SOURCE:
4. We should say at this point that this evidence directly contradicted what the appellant is recorded as having said to the respondent in reply to questions at the interview as follows:

“Q7. What do you know about the working holidaymaker scheme?
A. One year work and one year holiday.
Q8. What preparation for this hol?
A. I have done shopping, clothes for myself; I have informed my maternal aunt about my visit.
Q9. What prep for employment?
A. My maternal uncle has business and a shop. He will arrange job for me.
Q10. How did you find out about it?
A. From the TV.
Q11. Do you intend to work during your stay?
A. Yes. Will work for nine months and rest of time have holiday.
Q12. Have you any employment arranged at this stage?
A. N/A.
Q13. Has your work been arranged?
A. My uncle said I can work in his shop.
Q14. Who is doing that job at present?
A. His wife is helping him.
Q15. What hours will he be working and what is the wage?
A. Eight hours, six days a week at £8 an hour.”

5. We have also noted that it contradicts what the appellant said in his application form. At Section 5, which asks about the applicant’s stay in the UK; the appellant stated that he intended to holiday for one year and work for one year. He repeats this in the annex to the application form in his personal statement.

6. It was the sponsor's evidence however that troubled the Immigration Judge and it was on that evidence that he reached his conclusion that the appellant was not genuine in his intentions. He said as follows at paragraph 13:

“I am not satisfied that the appellant genuinely intends to enter the UK as a working holidaymaker. This is because he has carried out no research to ascertain the prospects of obtaining employment in the UK, and because of the difficulty identified by the sponsor in the appellant getting a job. It is necessary under the working holidaymaker scheme that the applicant intends to fund some or part of his holiday by working for up to half his time in the UK. The scheme requires a genuine intention only to take employment incidental to a holiday. The appellant has not satisfied me that he genuinely intends to seek work to fund some of his expenses on the holiday. I find that the appellant's true intention is to have an extended holiday largely at the expense of the sponsor for up to two years. Effectively he is coming as a family visitor or tourist, but for a period of more than six months allowed under the Rules for this category of visitor. Therefore I find that he does not qualify for entry clearance under Rule 95.”

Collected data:
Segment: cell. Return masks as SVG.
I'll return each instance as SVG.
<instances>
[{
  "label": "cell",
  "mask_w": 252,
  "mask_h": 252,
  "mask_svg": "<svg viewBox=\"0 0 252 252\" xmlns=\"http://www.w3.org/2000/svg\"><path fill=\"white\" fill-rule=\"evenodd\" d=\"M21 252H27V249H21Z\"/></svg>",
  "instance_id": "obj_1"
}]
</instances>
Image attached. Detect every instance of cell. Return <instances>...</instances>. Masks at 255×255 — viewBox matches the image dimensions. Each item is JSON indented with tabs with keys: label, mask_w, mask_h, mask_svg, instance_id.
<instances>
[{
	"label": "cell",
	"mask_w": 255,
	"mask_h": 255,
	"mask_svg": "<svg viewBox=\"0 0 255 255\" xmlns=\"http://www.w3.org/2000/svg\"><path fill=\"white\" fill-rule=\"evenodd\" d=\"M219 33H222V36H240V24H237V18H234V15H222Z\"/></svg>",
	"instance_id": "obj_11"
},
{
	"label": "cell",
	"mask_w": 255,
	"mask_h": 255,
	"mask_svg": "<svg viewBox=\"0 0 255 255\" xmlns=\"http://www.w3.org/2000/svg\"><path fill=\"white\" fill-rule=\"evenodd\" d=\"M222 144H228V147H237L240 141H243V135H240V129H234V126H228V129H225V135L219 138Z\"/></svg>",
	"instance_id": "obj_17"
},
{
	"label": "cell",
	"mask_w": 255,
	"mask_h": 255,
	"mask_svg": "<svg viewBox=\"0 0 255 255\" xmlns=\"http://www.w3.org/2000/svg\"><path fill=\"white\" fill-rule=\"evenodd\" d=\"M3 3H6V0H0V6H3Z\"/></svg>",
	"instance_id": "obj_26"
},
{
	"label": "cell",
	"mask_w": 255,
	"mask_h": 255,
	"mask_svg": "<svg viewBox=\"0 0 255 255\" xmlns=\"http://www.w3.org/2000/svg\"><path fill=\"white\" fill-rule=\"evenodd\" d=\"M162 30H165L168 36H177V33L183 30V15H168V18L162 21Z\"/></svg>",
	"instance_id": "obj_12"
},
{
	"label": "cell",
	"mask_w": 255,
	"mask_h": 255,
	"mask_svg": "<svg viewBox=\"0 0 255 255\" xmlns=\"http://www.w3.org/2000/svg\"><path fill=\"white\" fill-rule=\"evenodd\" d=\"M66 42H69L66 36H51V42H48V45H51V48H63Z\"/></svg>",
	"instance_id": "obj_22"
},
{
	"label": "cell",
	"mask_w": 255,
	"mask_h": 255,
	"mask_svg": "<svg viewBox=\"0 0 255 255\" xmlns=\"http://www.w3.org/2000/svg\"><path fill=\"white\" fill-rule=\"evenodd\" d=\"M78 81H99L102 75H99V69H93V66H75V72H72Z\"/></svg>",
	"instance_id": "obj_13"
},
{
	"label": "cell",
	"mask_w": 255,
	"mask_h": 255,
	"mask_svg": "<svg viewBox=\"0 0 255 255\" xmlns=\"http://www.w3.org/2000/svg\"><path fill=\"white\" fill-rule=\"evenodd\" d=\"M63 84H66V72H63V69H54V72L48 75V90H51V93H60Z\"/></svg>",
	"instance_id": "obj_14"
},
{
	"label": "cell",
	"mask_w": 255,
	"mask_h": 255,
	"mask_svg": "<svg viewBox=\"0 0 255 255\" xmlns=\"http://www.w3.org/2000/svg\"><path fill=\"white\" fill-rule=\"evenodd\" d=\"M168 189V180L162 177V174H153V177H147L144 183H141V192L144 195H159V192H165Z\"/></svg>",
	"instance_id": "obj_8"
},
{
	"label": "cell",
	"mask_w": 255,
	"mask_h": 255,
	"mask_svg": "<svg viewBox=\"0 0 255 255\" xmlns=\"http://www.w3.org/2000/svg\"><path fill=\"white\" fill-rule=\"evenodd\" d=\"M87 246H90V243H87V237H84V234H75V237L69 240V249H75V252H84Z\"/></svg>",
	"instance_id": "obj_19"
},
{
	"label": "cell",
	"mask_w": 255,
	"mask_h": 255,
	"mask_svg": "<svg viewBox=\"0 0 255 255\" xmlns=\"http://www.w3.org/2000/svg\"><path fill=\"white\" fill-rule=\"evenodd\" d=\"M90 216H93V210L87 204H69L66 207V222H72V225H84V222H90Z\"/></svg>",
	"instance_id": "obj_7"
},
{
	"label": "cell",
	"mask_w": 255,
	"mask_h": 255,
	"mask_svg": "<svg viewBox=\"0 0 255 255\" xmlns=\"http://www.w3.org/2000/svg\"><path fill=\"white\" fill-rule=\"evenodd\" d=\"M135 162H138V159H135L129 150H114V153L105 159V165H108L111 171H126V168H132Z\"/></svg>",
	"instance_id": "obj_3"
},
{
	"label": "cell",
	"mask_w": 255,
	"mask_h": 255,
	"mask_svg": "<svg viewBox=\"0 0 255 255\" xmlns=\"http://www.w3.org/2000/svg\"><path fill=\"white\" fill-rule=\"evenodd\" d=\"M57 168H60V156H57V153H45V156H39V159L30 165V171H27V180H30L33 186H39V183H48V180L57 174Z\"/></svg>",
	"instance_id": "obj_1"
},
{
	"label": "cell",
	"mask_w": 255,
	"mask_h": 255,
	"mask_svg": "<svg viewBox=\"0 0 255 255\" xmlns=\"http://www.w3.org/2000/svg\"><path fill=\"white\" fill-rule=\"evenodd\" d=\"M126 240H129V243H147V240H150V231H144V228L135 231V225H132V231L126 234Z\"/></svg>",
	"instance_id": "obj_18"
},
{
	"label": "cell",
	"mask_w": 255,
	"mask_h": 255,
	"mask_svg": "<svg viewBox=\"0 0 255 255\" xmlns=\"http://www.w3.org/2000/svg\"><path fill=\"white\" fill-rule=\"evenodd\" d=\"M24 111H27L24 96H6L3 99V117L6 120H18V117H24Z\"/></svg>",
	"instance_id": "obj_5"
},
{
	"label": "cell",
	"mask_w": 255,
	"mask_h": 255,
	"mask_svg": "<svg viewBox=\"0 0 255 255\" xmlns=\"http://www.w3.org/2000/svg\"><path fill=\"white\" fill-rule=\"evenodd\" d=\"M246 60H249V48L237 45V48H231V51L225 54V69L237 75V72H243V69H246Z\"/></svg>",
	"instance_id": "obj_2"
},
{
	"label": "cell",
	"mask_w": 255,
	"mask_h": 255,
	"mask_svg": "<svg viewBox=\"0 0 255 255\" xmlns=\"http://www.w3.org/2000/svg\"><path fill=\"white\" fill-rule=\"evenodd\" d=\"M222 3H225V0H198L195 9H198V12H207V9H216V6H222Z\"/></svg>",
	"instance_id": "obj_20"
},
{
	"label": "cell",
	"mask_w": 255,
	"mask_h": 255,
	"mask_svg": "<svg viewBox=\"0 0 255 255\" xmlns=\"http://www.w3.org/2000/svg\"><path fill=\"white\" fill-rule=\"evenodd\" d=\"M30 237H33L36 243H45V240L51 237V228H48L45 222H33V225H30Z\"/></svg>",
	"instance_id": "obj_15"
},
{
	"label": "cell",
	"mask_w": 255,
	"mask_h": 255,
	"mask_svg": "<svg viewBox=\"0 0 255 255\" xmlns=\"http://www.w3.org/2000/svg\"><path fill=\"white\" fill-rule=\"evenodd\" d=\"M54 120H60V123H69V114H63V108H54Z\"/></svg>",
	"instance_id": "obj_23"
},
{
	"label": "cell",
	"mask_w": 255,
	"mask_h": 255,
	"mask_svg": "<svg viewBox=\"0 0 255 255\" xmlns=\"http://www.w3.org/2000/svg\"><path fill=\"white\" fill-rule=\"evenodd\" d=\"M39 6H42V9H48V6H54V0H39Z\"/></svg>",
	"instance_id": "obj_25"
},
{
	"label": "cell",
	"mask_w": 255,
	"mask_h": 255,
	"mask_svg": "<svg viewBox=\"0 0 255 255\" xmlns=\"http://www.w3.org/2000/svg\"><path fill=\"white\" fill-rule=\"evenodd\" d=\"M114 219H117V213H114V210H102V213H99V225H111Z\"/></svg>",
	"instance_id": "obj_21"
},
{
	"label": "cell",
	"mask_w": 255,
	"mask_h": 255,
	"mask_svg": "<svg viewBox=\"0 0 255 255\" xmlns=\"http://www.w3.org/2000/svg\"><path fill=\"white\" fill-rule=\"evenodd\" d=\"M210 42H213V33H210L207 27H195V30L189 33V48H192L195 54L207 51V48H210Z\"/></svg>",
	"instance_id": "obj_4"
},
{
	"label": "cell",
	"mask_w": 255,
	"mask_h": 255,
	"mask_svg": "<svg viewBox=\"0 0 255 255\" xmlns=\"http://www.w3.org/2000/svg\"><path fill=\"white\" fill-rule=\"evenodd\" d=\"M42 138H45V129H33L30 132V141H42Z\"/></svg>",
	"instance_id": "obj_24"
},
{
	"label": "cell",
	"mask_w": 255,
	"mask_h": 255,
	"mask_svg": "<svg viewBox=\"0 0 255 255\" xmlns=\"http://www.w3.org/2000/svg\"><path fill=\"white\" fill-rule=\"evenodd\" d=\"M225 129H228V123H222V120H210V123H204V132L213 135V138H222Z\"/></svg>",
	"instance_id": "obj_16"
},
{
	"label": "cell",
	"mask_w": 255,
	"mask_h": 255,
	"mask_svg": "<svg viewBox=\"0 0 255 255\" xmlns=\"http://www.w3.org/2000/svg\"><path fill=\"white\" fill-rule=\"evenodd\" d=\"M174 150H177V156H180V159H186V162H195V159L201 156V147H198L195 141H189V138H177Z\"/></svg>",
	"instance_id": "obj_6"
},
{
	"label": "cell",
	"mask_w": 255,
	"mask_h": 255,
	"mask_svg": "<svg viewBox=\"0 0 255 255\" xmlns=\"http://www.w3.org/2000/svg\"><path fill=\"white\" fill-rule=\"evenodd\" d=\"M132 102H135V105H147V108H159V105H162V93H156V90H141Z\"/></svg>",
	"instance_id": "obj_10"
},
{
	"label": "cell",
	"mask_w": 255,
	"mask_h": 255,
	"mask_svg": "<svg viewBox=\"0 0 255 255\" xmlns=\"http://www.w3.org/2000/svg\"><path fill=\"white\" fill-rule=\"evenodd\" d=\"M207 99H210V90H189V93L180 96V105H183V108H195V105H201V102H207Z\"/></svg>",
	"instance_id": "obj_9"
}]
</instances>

WHAT YOU NEED TO DO:
A: Reproduce the immigration appeal text from "Q12. Have you" up to and including "his personal statement.".
B: Translate this sentence from the immigration appeal text into Spanish: "The scheme requires a genuine intention only to take employment incidental to a holiday."
This material has no connection to the immigration appeal text.

THE RESULTS:
A:
Q12. Have you any employment arranged at this stage?
A. N/A.
Q13. Has your work been arranged?
A. My uncle said I can work in his shop.
Q14. Who is doing that job at present?
A. His wife is helping him.
Q15. What hours will he be working and what is the wage?
A. Eight hours, six days a week at £8 an hour.”

5. We have also noted that it contradicts what the appellant said in his application form. At Section 5, which asks about the applicant’s stay in the UK; the appellant stated that he intended to holiday for one year and work for one year. He repeats this in the annex to the application form in his personal statement.

B: El programa exige la intención genuina de aceptar únicamente un empleo accesorio a unas vacaciones.